Top of TEXT PASSAGE
Data Engineering of Model Performance Metrics

4 minute read

This code is taken from my main LSTM model code that predicts manipulation forces on deformable linear objects (DLO) for robotic assembly. It shows the metrics used for model evaluation such as training and testing loss per epoch, an error plot which itself shows the mean absolute error (MAE), standard deviation (std-dev) and the max-error-value (max value) for each epoch.
Using these calculated metrics, Gaussian distributions and probability density plots are drawn to help compare different models.

Loss

The picture below shows an example of the loss plot generated after each epoch during training. Notice also that the current minimum values together with the epoch in which they occurred are marked for easy reference.

loss pic

Error Plot

This novel plot created after training, graphically shows the MAE, std-dev and max-value for each epoch, plus the minimum values with the corresponding epochs.

error pic

Data Metrics Record

The 'stats' function below displays the MAE, root-mean-squared-deviation (RMSD) and coefficient of variance (cov) for each trajectory in the testing dataset.
The MAE of each epoch in the error plot is actually the mean of means of each trajectory, also called the grand mean.
A grand mean, std-dev and max value is calculated for MAE, RMSD and cov per epoch.

Values Table



def stats(stats_list2, model_name):
    
 
    ## Get the mean of MAE, RMSD and cov.
    mean_list = {
                'MAE' :float("{:.3f}".format(np.mean(stats_list2['MAE']))),
                'RMSD':float("{:.3f}".format(np.mean(stats_list2['RMSD']))),
                'cov' :float("{:.3f}".format(np.mean(stats_list2['cov'])))
    }
    ## Get the std-dev of MAE, RMSD and cov.
    std_dev = {
                'MAE' :float("{:.3f}".format(np.std(stats_list2['MAE']))),
                'RMSD':float("{:.3f}".format(np.std(stats_list2['RMSD']))),
                'cov' :float("{:.3f}".format(np.std(stats_list2['cov'])))
Bottom of TEXT PASSAGE
Top of EXTRACTED ENTRIES
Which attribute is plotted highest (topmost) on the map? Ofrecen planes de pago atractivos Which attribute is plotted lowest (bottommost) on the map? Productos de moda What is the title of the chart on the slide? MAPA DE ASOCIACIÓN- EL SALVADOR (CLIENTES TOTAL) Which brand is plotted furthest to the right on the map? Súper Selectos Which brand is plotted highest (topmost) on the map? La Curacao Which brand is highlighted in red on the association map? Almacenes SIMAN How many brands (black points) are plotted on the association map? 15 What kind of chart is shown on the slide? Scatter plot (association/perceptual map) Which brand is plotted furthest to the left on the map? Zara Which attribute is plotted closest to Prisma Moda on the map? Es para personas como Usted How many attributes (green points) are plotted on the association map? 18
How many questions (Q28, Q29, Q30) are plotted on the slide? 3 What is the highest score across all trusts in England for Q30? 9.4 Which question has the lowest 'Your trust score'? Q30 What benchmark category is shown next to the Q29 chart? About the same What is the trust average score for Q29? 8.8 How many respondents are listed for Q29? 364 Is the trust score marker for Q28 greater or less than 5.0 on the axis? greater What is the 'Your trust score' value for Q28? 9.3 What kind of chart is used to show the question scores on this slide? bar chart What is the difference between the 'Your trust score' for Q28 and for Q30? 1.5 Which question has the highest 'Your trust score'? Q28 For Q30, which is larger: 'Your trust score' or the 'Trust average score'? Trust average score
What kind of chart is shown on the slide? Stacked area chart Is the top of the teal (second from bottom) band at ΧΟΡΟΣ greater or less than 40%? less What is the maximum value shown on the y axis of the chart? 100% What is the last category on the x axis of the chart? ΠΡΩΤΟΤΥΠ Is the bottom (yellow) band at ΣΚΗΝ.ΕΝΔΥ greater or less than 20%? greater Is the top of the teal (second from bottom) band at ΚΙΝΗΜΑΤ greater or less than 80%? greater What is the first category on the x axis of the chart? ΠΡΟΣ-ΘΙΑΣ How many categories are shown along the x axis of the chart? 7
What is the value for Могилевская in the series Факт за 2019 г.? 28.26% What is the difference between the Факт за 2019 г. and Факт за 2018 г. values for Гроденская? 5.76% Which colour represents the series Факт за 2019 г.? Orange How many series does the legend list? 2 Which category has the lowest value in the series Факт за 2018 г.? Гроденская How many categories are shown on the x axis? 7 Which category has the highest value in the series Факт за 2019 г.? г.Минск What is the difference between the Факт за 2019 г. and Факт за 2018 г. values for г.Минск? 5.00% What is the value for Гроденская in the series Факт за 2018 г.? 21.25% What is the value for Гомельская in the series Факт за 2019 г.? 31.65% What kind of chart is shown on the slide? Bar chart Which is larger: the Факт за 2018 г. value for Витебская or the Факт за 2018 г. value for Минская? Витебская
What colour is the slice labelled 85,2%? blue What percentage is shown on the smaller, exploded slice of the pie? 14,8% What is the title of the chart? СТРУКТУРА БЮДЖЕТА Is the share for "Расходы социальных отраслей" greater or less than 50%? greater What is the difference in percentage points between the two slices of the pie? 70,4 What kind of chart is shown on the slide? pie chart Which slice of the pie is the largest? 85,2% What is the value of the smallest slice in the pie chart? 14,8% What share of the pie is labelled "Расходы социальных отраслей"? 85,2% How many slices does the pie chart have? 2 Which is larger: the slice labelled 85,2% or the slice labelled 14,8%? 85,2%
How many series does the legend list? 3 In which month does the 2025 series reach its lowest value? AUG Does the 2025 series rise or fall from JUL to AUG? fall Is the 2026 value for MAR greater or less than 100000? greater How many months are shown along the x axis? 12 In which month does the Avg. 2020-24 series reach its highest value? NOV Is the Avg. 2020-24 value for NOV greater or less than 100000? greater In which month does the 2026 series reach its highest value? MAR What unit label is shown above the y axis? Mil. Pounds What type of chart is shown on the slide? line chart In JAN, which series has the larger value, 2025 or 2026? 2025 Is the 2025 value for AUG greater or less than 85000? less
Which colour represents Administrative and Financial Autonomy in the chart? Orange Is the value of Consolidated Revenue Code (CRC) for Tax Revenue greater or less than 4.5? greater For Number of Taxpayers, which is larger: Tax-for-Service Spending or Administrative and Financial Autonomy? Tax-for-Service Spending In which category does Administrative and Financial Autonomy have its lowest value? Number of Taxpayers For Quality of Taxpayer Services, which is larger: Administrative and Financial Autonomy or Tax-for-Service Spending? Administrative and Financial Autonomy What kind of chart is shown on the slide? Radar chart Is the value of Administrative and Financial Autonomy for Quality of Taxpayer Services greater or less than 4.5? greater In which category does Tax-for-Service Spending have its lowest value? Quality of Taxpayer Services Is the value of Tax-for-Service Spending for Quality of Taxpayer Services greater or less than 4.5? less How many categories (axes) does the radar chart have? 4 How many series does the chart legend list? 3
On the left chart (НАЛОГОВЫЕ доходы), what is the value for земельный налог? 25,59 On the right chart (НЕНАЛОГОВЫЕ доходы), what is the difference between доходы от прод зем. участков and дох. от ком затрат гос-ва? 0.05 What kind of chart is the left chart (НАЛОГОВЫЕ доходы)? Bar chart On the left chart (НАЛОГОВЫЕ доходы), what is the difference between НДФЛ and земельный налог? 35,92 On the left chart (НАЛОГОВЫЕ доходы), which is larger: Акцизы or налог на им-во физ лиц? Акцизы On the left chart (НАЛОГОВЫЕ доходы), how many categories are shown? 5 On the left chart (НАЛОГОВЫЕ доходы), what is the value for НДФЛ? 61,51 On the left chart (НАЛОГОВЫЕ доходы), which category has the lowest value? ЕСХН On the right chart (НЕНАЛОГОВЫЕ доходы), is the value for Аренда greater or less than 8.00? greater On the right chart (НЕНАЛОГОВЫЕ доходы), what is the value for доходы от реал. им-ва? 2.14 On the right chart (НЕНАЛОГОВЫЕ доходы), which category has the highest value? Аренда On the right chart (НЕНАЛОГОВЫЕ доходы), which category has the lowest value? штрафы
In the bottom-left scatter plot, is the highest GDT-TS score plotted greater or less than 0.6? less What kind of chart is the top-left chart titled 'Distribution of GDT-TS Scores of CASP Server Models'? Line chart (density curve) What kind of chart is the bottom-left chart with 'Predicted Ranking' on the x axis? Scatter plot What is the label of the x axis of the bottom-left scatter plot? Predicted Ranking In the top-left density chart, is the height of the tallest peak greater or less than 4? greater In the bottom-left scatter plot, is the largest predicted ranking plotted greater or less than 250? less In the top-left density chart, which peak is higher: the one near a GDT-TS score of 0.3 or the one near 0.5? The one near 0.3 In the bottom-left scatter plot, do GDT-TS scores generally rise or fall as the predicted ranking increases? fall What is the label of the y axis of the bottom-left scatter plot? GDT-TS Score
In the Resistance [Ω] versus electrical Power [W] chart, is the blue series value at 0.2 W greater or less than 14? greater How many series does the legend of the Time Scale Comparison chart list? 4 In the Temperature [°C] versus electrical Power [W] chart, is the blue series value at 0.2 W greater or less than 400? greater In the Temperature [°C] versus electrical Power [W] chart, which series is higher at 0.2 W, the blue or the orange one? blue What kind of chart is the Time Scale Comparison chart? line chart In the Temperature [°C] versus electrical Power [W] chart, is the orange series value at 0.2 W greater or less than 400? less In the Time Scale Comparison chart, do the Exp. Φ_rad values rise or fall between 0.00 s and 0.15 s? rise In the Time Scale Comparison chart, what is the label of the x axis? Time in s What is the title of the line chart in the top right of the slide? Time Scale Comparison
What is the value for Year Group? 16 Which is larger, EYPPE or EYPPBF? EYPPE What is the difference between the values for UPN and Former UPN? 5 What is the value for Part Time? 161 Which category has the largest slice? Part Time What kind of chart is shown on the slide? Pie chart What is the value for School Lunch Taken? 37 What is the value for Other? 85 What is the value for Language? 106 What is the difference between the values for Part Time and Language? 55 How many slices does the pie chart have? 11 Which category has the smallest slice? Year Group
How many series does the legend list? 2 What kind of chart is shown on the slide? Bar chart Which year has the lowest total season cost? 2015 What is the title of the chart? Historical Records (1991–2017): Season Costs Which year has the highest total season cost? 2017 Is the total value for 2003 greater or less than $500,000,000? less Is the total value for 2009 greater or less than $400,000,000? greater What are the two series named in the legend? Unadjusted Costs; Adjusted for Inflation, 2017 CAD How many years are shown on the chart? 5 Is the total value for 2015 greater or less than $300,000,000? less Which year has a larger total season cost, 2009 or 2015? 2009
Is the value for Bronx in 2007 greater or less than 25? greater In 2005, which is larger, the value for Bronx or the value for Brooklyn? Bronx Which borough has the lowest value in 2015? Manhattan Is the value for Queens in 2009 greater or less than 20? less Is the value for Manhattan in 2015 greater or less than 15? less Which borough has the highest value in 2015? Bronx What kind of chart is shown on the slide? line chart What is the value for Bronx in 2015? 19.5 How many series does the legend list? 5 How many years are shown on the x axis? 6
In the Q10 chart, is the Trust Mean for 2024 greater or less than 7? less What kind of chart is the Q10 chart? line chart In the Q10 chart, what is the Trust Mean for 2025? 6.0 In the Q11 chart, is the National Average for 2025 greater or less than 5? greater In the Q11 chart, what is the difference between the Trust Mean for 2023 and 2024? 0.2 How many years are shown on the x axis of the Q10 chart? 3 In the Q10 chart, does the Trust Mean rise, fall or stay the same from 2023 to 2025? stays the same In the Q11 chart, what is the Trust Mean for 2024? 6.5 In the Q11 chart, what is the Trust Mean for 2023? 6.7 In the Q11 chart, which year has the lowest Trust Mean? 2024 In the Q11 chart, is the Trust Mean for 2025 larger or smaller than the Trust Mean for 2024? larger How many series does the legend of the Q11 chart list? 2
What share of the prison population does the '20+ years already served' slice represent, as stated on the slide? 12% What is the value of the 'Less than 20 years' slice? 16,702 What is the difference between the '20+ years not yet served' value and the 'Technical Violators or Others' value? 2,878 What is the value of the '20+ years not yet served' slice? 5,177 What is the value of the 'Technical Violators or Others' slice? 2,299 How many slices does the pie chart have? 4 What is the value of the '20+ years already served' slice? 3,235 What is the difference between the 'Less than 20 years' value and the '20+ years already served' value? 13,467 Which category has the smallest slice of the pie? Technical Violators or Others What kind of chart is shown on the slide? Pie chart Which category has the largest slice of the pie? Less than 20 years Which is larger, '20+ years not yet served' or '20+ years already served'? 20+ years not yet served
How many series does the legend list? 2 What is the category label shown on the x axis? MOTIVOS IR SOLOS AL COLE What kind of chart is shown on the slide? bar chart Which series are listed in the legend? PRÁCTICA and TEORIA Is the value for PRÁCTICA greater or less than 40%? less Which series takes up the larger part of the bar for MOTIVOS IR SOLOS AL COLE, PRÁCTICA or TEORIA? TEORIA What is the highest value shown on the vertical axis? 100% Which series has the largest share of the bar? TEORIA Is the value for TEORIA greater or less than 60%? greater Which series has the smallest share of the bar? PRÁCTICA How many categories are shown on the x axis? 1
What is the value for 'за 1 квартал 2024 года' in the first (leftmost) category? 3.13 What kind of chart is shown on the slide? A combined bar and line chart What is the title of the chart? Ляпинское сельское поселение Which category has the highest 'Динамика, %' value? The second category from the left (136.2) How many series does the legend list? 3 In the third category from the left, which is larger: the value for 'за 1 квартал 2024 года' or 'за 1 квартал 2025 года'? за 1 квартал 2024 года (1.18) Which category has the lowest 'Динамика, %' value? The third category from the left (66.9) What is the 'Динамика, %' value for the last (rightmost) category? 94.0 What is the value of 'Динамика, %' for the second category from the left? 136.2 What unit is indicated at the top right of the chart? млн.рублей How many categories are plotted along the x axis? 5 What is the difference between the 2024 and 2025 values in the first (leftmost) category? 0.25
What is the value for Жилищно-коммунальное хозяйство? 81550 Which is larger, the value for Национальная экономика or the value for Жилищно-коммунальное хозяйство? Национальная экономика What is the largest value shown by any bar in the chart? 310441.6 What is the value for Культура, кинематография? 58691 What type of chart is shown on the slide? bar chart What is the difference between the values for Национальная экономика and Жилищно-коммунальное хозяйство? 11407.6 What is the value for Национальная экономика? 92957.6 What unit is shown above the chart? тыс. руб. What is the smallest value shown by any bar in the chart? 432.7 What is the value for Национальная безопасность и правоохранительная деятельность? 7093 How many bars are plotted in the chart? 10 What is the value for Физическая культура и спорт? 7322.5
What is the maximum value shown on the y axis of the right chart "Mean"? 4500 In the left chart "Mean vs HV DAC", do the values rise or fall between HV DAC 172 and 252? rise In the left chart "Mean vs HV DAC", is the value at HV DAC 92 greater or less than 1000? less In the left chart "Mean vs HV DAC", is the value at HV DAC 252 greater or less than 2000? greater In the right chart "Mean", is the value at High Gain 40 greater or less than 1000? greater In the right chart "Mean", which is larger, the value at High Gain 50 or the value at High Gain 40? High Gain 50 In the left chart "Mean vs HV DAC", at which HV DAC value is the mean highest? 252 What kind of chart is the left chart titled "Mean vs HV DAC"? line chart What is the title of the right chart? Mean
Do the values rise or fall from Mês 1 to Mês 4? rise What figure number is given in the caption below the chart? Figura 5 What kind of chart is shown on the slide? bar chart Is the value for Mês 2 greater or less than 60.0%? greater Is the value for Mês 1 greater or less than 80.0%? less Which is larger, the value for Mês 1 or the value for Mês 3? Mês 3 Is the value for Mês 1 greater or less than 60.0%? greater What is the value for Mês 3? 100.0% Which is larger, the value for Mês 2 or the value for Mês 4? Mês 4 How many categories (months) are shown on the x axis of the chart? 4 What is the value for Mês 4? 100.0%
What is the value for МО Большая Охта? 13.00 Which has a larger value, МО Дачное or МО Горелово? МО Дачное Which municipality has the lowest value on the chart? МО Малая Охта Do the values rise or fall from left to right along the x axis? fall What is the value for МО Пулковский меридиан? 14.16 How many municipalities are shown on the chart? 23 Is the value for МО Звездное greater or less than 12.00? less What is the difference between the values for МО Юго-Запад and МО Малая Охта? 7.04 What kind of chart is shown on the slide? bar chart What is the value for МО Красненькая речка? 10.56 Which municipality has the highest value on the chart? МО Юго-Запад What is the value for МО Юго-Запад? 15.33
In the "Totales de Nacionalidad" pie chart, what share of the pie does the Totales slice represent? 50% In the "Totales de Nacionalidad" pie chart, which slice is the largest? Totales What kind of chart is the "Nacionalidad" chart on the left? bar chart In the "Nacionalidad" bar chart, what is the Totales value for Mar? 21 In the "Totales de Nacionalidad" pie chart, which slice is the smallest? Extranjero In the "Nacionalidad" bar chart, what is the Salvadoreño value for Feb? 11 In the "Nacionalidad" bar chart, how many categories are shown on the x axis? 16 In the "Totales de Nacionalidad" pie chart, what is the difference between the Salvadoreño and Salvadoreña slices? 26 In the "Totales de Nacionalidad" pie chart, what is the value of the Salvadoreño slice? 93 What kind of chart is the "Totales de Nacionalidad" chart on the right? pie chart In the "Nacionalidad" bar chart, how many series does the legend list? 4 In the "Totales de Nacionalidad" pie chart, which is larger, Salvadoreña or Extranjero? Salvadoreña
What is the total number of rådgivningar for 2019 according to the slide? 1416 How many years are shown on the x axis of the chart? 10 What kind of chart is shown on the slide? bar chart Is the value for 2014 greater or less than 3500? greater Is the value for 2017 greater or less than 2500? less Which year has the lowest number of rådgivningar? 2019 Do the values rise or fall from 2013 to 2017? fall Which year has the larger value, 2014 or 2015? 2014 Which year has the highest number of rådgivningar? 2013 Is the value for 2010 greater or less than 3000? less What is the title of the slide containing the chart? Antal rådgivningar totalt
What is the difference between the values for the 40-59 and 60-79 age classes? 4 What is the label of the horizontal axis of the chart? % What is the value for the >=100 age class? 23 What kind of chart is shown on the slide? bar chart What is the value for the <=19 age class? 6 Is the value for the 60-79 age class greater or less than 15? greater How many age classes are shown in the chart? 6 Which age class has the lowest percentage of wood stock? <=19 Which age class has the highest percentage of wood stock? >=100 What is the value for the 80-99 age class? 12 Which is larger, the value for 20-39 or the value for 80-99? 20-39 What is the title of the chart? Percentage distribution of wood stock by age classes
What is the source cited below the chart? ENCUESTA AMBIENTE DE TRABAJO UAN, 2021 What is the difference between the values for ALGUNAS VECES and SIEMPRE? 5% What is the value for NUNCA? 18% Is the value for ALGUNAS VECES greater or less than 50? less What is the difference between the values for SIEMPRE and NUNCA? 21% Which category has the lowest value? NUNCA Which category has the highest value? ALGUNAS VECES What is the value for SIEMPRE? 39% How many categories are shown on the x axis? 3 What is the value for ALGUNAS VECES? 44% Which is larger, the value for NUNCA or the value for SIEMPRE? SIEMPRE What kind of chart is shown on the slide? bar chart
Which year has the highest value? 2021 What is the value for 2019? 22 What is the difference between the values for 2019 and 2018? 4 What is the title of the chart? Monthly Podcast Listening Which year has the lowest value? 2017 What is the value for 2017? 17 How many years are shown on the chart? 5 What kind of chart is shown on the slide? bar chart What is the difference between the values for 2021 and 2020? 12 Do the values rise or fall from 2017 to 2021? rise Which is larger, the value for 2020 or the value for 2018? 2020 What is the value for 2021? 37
Bottom of EXTRACTED ENTRIES
> [WORK ORDER 1]
Render this sentence from the text on model performance metrics into Spanish: "Using these calculated metrics, Gaussian distributions and probability density plots are drawn to help compare different models."
> [WORK ORDER 2]
In the text on model performance metrics, which terms are followed by an abbreviation in parentheses? Give each term with its abbreviation.
> [WORK ORDER 3]
According to the text on model performance metrics, what is the mean of means of each trajectory also called?
None of these rows is needed for the work here.

> [EXERCISE RESULT 1]
Con estas métricas calculadas, se trazan distribuciones gaussianas y gráficos de densidad de probabilidad para ayudar a comparar distintos modelos.

> [EXERCISE RESULT 2]
- deformable linear objects (DLO)
- mean absolute error (MAE)
- standard deviation (std-dev)
- max-error-value (max value)
- root-mean-squared-deviation (RMSD)
- coefficient of variance (cov)

> [EXERCISE RESULT 3]
The grand mean.